Lindner hat Selbstbewusstsein getankt
So machte er sehr deutlich, dass er nicht vor finanziellen Zwängen steht, sondern die „Umverteilung von Geld bei der Armutsbekämpfung“, wie er sagt, ablehnt. Und zeigt zugleich, dass er in dem Koalitionsmarathon reichlich Selbstbewusstsein getankt hat und deshalb gar nicht daran denkt, zurückzukehren zu einer konstruktiven Koalitionsarbeit mit Willen zum Kompromiss. Sonst hätte er zuerst den Weg vertraulicher Gespräche gesucht.
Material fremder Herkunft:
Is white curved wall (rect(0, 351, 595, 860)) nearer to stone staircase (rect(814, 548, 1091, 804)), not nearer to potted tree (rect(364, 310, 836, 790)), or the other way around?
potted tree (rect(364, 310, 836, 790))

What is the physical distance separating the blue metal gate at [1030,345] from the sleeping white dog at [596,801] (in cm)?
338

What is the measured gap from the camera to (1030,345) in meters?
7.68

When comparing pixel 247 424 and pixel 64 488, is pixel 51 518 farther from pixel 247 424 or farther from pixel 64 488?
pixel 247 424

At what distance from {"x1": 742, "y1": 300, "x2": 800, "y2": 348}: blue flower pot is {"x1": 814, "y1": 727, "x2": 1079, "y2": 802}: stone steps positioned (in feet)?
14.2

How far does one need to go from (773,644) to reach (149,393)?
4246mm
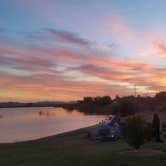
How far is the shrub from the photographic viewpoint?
17812 millimetres

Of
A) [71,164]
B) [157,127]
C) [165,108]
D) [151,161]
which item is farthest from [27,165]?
[165,108]

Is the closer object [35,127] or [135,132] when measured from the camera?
[135,132]

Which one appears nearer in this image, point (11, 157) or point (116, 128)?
point (11, 157)

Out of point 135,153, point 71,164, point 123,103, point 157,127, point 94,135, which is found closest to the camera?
point 71,164

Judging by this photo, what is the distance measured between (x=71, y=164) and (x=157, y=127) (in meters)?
11.7

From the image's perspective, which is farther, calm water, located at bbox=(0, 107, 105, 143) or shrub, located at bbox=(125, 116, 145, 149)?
calm water, located at bbox=(0, 107, 105, 143)

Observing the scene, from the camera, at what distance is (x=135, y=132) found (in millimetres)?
Result: 17859

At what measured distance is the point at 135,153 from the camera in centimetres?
1719

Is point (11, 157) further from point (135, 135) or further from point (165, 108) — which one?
point (165, 108)

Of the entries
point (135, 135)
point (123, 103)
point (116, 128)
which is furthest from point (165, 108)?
point (135, 135)

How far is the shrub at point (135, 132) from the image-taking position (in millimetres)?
17812

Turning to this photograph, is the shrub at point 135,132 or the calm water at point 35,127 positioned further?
the calm water at point 35,127

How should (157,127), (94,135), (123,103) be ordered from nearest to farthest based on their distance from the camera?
(157,127) < (94,135) < (123,103)

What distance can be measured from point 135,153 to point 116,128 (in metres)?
14.5
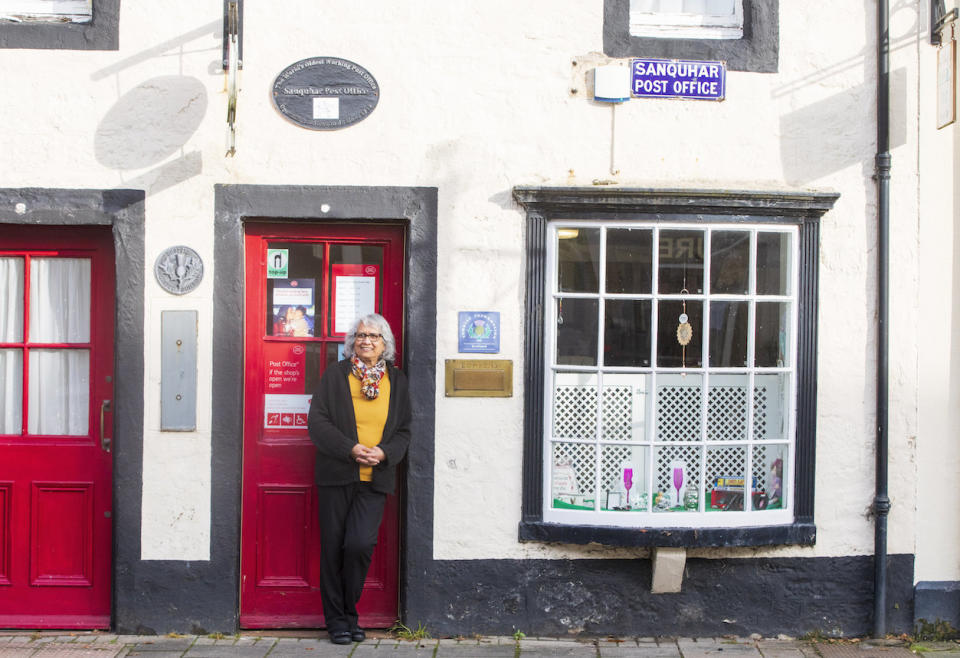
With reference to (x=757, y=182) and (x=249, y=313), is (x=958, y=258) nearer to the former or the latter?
(x=757, y=182)

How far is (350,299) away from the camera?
217 inches

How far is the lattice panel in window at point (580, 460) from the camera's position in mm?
5398

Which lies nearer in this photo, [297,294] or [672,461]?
[672,461]

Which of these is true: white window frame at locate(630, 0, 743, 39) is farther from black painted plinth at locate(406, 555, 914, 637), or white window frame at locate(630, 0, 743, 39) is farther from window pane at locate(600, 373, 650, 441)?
black painted plinth at locate(406, 555, 914, 637)

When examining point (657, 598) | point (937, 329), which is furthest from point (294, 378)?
point (937, 329)

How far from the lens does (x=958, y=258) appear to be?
5.42m

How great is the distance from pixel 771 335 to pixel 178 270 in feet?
11.8

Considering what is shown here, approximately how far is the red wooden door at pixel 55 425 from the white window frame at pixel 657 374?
271 cm

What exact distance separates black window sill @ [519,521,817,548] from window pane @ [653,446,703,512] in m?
0.17

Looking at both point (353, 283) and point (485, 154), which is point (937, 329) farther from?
point (353, 283)

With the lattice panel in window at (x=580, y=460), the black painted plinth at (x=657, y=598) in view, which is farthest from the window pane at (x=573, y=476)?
the black painted plinth at (x=657, y=598)

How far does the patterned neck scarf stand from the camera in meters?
5.11

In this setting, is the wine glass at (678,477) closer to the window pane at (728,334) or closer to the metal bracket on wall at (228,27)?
the window pane at (728,334)

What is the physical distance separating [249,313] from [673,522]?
287 cm
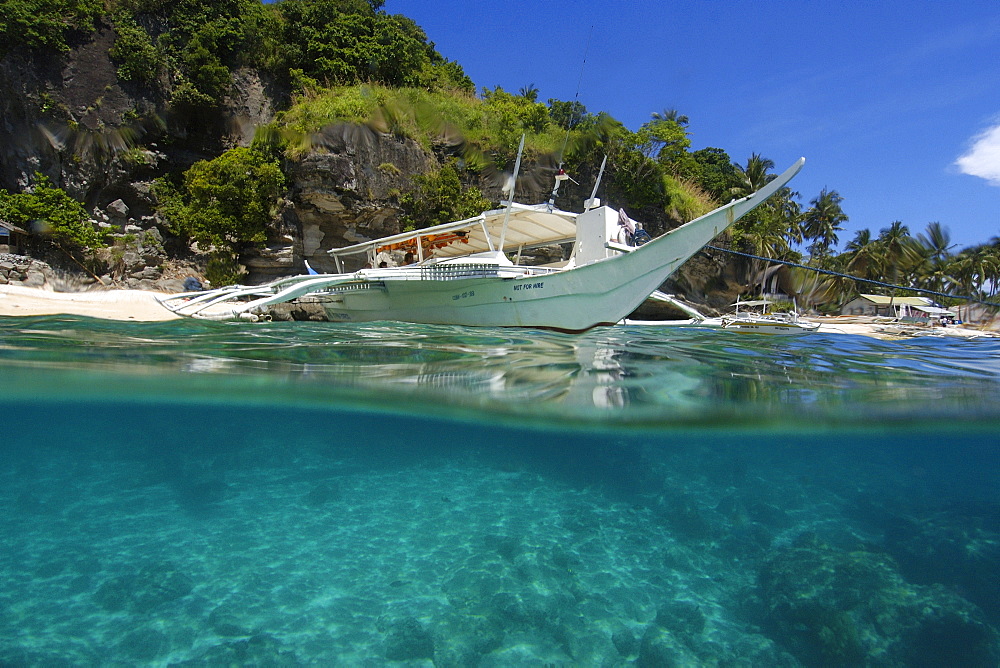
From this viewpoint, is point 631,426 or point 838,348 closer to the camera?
point 631,426

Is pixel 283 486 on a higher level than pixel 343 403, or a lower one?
lower

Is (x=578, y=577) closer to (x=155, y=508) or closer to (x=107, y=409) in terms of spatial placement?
(x=155, y=508)

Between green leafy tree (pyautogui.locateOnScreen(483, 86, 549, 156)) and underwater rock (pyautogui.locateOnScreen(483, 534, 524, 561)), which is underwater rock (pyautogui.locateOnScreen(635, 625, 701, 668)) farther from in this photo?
green leafy tree (pyautogui.locateOnScreen(483, 86, 549, 156))

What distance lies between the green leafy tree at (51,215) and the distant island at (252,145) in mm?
76

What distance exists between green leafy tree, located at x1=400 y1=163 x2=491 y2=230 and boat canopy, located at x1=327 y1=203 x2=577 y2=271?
631 cm

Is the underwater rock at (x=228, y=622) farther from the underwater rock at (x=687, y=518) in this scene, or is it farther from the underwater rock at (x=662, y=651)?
the underwater rock at (x=687, y=518)

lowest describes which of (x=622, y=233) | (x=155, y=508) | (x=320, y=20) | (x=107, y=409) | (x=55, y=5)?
(x=155, y=508)

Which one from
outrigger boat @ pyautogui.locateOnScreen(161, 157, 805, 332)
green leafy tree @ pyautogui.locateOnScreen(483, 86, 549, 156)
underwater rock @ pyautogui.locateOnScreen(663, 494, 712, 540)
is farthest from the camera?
green leafy tree @ pyautogui.locateOnScreen(483, 86, 549, 156)

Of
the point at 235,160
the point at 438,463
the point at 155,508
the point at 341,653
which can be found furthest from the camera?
the point at 235,160

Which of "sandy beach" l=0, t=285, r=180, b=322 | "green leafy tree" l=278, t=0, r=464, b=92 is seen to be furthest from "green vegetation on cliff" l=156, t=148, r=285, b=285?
"sandy beach" l=0, t=285, r=180, b=322

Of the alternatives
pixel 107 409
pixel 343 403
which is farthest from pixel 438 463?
pixel 107 409

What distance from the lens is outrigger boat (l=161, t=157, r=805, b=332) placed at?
11000 mm

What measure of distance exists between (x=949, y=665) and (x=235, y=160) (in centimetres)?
2647

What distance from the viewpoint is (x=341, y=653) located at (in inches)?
101
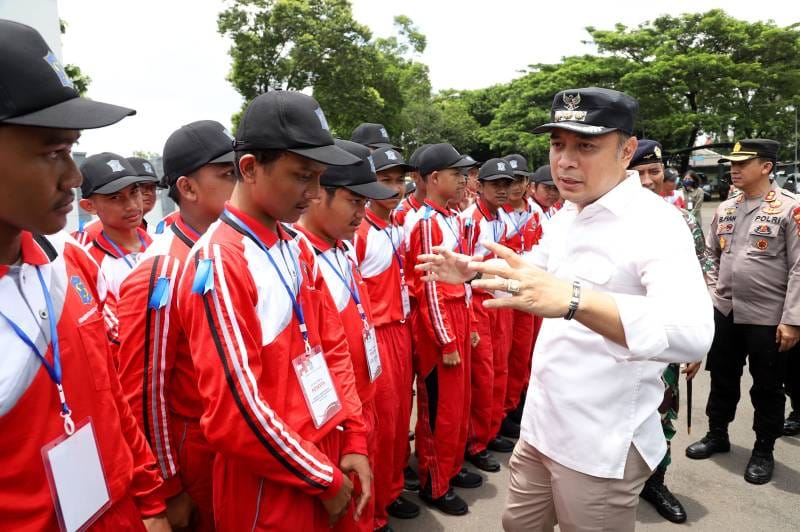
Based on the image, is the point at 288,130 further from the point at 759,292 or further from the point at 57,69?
the point at 759,292

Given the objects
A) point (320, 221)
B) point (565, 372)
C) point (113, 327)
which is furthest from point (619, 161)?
point (113, 327)

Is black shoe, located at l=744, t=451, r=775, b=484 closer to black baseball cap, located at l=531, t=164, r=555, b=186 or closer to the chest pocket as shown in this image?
the chest pocket

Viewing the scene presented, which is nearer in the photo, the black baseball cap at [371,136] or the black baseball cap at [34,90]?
the black baseball cap at [34,90]

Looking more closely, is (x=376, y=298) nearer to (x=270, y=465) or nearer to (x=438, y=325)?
(x=438, y=325)

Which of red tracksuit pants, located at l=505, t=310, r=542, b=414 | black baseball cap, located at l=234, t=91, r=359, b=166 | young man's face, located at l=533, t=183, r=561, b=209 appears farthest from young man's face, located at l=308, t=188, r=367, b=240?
young man's face, located at l=533, t=183, r=561, b=209

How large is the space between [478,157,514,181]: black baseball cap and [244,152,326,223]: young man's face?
3.50 metres

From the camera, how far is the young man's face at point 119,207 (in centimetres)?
349

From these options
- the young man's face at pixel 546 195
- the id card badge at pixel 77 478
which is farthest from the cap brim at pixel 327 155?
the young man's face at pixel 546 195

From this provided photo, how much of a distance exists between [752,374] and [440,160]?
290cm

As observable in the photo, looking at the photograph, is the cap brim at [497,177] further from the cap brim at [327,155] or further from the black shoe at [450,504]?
the cap brim at [327,155]

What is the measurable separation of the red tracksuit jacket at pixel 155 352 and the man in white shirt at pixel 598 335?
100cm

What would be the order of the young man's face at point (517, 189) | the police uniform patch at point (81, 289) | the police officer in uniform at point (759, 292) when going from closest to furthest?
1. the police uniform patch at point (81, 289)
2. the police officer in uniform at point (759, 292)
3. the young man's face at point (517, 189)

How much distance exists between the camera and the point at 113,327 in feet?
7.78

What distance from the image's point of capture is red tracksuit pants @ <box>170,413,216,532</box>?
6.66ft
Immerhin hat die Ampel dem Projekt der Kindergrundsicherung im Koalitionsvertrag eine lange Passage gewidmet. Als Ziel steht da, man wolle „mehr Kinder aus der Armut holen“. Das kann man durchaus so lesen, dass es dafür auch mehr Geld geben muss. Man kann es aber auch lesen wie Lindner, der es bei organisatorischen Änderungen belassen will. Die können durchaus mehr bedürftigen Familien zu ihrem Recht verhelfen, die bisher die ihnen zustehenden Leistungen nicht beantragen.
Ein großer sozialpolitischer Wurf wäre das allerdings nicht – zumal in Zeiten von Inflation und direkt nach einer Pandemie, die die soziale Kluft weiter verstärkt hat. Erst vor ein paar Wochen wurde vermeldet, dass 81 Prozent des Vermögens, das 2020 und 2021 in Deutschland erwirtschaftet wurde, beim reichsten Prozent der Bevölkerung landeten. Ein Prozent strich 81 Prozent ein. Dabei hatten schon vor Corona 45 einzelne Deutsche so viel besessen wie die ärmere Hälfte der Bevölkerung.
Dass der Finanzminister ins Feld führt, das Geld reiche nicht, um gegen den aktuellen Höchststand an Kinderarmut in Deutschland vorzugehen, klingt da zynisch. Jedes fünfte Kind ist hierzulande arm oder von Armut bedroht – und Lindner erklärt, man müsse stärker gegen die Arbeitslosigkeit der Eltern vorgehen. Auch das verträgt sich schlecht mit den Zahlen etwa der Bundesarbeitsagentur, laut der längst keine Massenarbeitslosigkeit herrscht und zugleich Hunderttausende Erwerbstätige zusätzliche staatliche Hilfe erhalten mussten.
Wo die FDP bei der Frage der Kindergrundsicherung steht, ist mit Lindners Aussagen jedenfalls geklärt. Entscheidend wird nun sein, wie die anderen beiden Ampelpartner sich verhalten.
Die grüne Familienministerin Lisa Paus muss endlich konkreter werden, wie sie das Instrument gestalten will, mit dem für 12 Milliarden Euro die Kinderarmut gesenkt werden soll. Den Bedarf anzumelden allein ist noch kein Konzept.
Und besonders spannend wird es, wie die SPD reagiert. Mag sie den Klimaschutz als grünes Thema sehen, kann sie sich bei dieser sozialpolitischen Frage nicht wegducken. Knapp drei Millionen Kinder und Jugendliche sowie 1,5 Millionen junge Erwachsene sind in Deutschland armutsgefährdet. Darüber kann eine sozialdemokratische Partei, die kein bloßer Kanzlerwahlverein sein will, selbst dann nicht schweigen, wenn der Bundeskanzler aus machtpolitischen Gründen erneut dem FDP-Chef zur Seite springen sollte.